The term refers to the recurring collection, analysis, and accumulation of large amounts of data, including personal data, subjected to automated processing through computer algorithms, using both stored and transmitted data to generate certain correlations, trends, and patterns (large-scale data analysis). The growth, speed, and complexity of data are driven by the deployment of billions of smart sensors and devices that are transmitting data (popularly known as the Internet of Things).
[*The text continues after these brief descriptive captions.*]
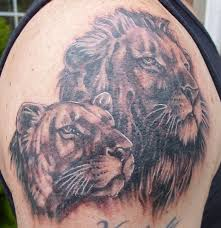 images female lion tattoo drawing
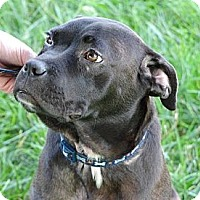 Adopt A Pet :: Shadow - Reisterstown, MD
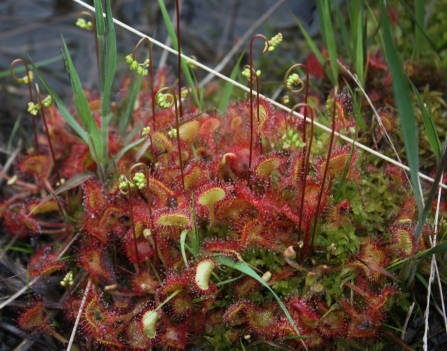 Sundew is a carniverous peatland plant that lives on Winmarleigh Moss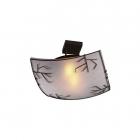 Потолочный светильник Blitz 2944-21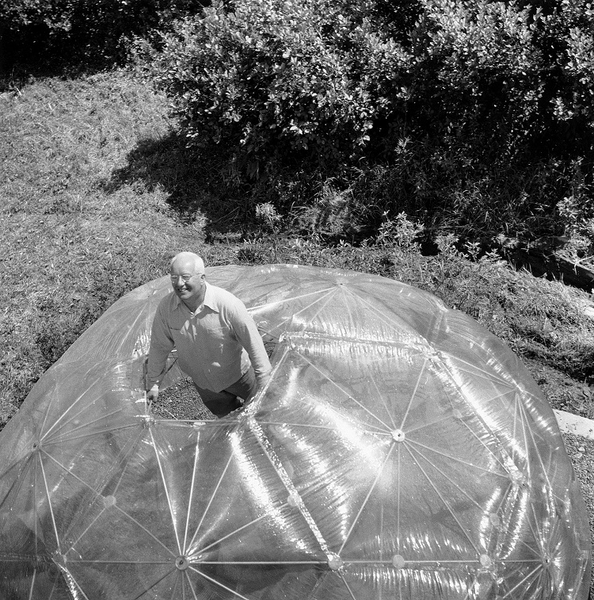 bucky-1949-dome-hla.jpg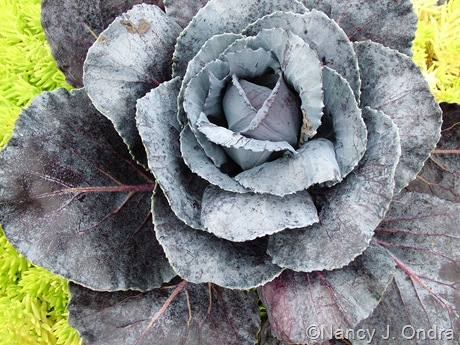 Brassica oleracea 'Ruby Ball' (cabbage)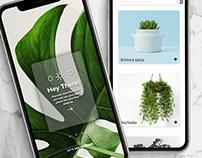 Plant Bae App design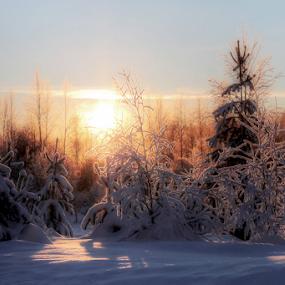 winter light by Elisabeth Johansson - Nature Up Close Trees & Bushes ( winter, cold, snow, trees, light, sun,  )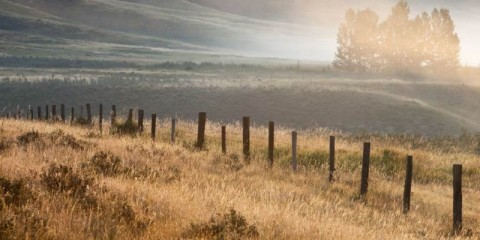 misty-valley-at-glenbow-ranch-provincial-park-picture-id168259069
Although it is recognized that converting data into information constitutes a major advantage, the veracity of different data sources and the lack of financial budget and technological capacity in most cases are undoubtedly barriers that slow down the implementation of Big Data projects. Nevertheless, many companies have been handling large volumes of data for some time. What distinguishes analytical and management applications from new Big Data concepts are four reference words for pioneering companies in this field: Volume, Velocity, Variety, and Value.
Opportunities and Applications for the Financial Sector
In financial services, especially in banking and insurance, there are significant opportunities to obtain benefits through the application of Big Data and Analytics technologies and methodologies. The main area of application for Big Data and Analytics is advanced customer segmentation. Incorporating new data sources into traditional segmentations makes it possible to obtain a more complete vision and understanding of customer needs, which leads to the definition of value propositions better adapted to different demand profiles. Better knowledge of customers enables more precise targeting, and this translates into greater efficiency and performance of commercial actions. Furthermore, Big Data allows for the definition of appropriate customer actions to achieve greater customer loyalty.
Other applications of Big Data include the management of “omnichannel”—so important in a context where new technologies provide customers with a greater number of improved communication channels and high transaction capacity with companies—and the definition of dynamic pricing strategies by customer segment, in a context approaching real time.